▶ **Stated problem**
Can you retype the stretch of the data below from the line containing "Do you observe" through the final line, copying every line without a single change?

▶ **Collection entries**
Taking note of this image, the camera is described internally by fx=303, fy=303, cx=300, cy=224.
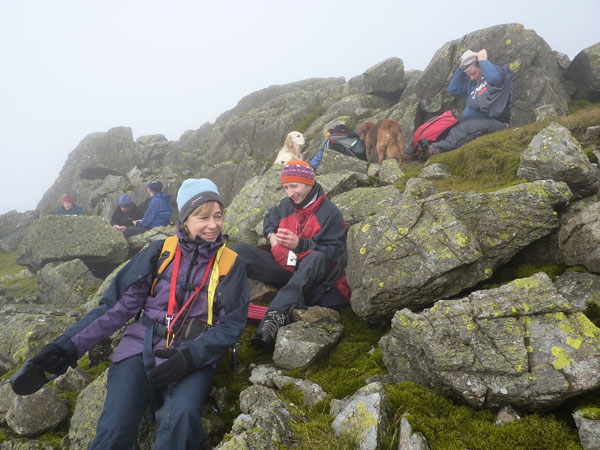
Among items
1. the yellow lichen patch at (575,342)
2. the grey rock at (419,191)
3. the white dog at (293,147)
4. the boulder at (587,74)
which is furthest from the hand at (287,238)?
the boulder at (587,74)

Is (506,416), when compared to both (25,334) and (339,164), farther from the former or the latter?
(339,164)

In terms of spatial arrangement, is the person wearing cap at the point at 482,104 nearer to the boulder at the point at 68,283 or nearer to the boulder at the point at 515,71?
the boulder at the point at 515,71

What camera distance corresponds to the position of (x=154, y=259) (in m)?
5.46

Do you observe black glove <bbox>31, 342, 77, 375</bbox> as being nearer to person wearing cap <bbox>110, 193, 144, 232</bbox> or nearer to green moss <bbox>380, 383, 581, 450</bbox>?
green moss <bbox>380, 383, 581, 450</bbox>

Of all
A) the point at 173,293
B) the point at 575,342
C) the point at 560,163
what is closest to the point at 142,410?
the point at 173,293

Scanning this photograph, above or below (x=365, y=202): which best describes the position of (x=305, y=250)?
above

▶ **Solution below**
Do you observe black glove <bbox>31, 342, 77, 375</bbox> as being nearer to person wearing cap <bbox>110, 193, 144, 232</bbox> or nearer to green moss <bbox>380, 383, 581, 450</bbox>?
green moss <bbox>380, 383, 581, 450</bbox>

Of all
A) the point at 173,293
B) the point at 575,342
C) the point at 560,163
what is closest to the point at 142,410?
the point at 173,293

Scanning this photograph, above or below (x=365, y=202): which best describes the position of (x=305, y=250)?
above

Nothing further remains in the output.